After a two-year run on "The Flash," Francis Manapul and Brian Buccellato have shifted across the DC Universe to tackle one of the company's flagship titles: "Detective Comics." While it's too early to make any long-term predictions, this first issue focusing on a waterfront redevelopment has a lot of promise for what's to come.
"Detective Comics" #30 introduces some new characters connected to Buccellato and Manapul's opening story. Elena and Annie Aguila fit well in as outsiders coming to Gotham, and Elena's manipulation of Bruce Wayne's past to get her waterfront proposal moving forward shows that she's got a sharp head on her shoulders. I also like that for most of the issue, readers get a shift back to the low-to-no-powered villains. It's a nice change; Batman on some level has always been a street-level superhero, so it's good to see room for some street-level bad guys, too. If nothing else, it does make the fantastical stand out that much more, becoming truly fantastic in sheer contrast.
Buccellato and Manapul also explore some often unseen areas of Gotham. They don't lose sight of the idea of there being distinct neighborhoods within the city; it's only some small glimpses of Chinatown or the East End Waterfront, but already it feels like more than we typically get when it comes to Gotham. Instead of a homogenous stretch of alleys and shadows, there are some areas that are at least visually different. It's a good start.
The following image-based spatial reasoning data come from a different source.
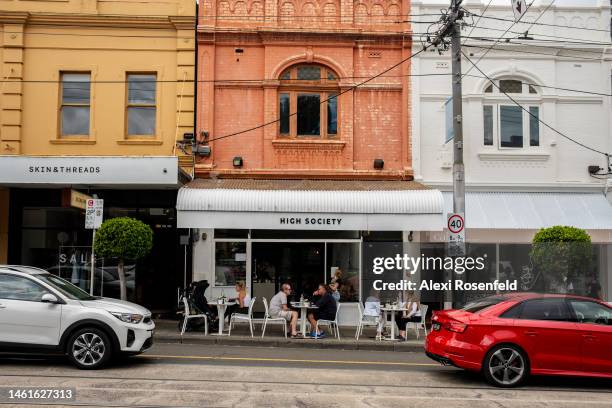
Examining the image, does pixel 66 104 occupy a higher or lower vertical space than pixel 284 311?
higher

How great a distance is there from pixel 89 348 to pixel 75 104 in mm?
10008

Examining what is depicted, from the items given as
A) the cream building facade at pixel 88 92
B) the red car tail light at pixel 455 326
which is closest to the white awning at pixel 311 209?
the cream building facade at pixel 88 92

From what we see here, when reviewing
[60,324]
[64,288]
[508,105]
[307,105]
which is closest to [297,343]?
[64,288]

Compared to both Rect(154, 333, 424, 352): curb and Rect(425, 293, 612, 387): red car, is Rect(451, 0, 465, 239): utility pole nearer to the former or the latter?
Rect(154, 333, 424, 352): curb

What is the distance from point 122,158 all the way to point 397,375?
9005 millimetres

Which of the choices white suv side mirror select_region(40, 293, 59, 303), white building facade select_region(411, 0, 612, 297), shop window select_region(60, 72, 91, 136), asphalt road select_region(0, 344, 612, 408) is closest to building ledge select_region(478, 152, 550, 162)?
white building facade select_region(411, 0, 612, 297)

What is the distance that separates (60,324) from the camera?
9.67m

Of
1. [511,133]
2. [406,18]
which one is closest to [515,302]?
[511,133]

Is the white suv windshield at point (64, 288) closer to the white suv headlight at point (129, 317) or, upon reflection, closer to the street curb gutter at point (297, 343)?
the white suv headlight at point (129, 317)

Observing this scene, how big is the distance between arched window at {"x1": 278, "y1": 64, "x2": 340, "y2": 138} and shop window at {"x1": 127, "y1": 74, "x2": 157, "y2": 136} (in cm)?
Result: 365

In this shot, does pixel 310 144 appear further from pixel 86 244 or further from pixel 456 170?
pixel 86 244

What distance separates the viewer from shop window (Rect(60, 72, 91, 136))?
17.8m

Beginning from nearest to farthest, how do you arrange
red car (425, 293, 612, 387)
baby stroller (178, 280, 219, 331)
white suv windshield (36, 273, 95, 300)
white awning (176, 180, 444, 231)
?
red car (425, 293, 612, 387) < white suv windshield (36, 273, 95, 300) < baby stroller (178, 280, 219, 331) < white awning (176, 180, 444, 231)

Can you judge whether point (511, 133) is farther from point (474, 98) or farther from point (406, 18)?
point (406, 18)
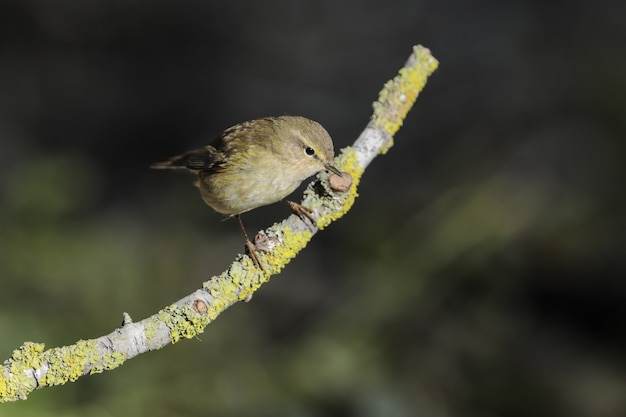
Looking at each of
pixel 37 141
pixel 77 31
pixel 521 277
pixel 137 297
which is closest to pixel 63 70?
pixel 77 31

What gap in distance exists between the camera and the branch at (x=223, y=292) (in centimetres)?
191

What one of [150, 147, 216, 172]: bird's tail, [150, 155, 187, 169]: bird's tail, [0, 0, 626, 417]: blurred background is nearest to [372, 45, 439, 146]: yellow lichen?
[150, 147, 216, 172]: bird's tail

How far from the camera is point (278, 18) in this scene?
6289mm

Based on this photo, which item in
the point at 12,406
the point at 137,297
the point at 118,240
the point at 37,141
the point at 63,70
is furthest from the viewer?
the point at 63,70

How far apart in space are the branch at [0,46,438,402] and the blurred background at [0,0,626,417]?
1.41 m

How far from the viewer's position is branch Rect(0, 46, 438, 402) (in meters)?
1.91

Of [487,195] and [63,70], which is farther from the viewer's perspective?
[63,70]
The art is, unsurprisingly, fantastic. Batman here is very much a dark specter, with his cape often blending into the shadows for a haunting, threatening look to scare villains. At the same time, this isn't the 30-foot-cape that some artists would draw; look at the spread on pages 10-11, where once Batman's out of the dark corners, there's a sharp edge to the cape. It's still menacing (and very bat-like) while also being grounded in reality. In general, I love Manapul's double-page spreads, which pack a lot of panels in while using the extra room to let the action spread out much more horizontally than you would otherwise see in panel-to-panel progression.
But it's not all just about Manapul's Batman, though. There are so many great little touches here and there throughout the comic. When Annie finishes her motocross, look at the cloud of dust that kicks up around her. It's not just that the two have created it, but rather what they do with it. There's a beautiful swirl about it, so that it's the dust that lets you look at that one page and instantly understand that Annie's just spun to a halt. The motion is brought to life through Annie's surroundings, and it's a great example of how to take a static medium and make it still feel lively. Add in the great ink washes that Buccellato colors so beautifully -- that very first panel looking up from the ocean's floor to the rippling surface is a prime example -- and this is one of the best looking books at DC.
It's great to see Manapul and Buccellato back. While some of their pacing on "The Flash" dragged out a bit too much, I'm finding myself excited all over again. This is a good start to their run, and if they can keep stories moving and wrapping up at appropriate times? Well, that spells good times for us. All in all, a strong debut for the pair on "Detective Comics."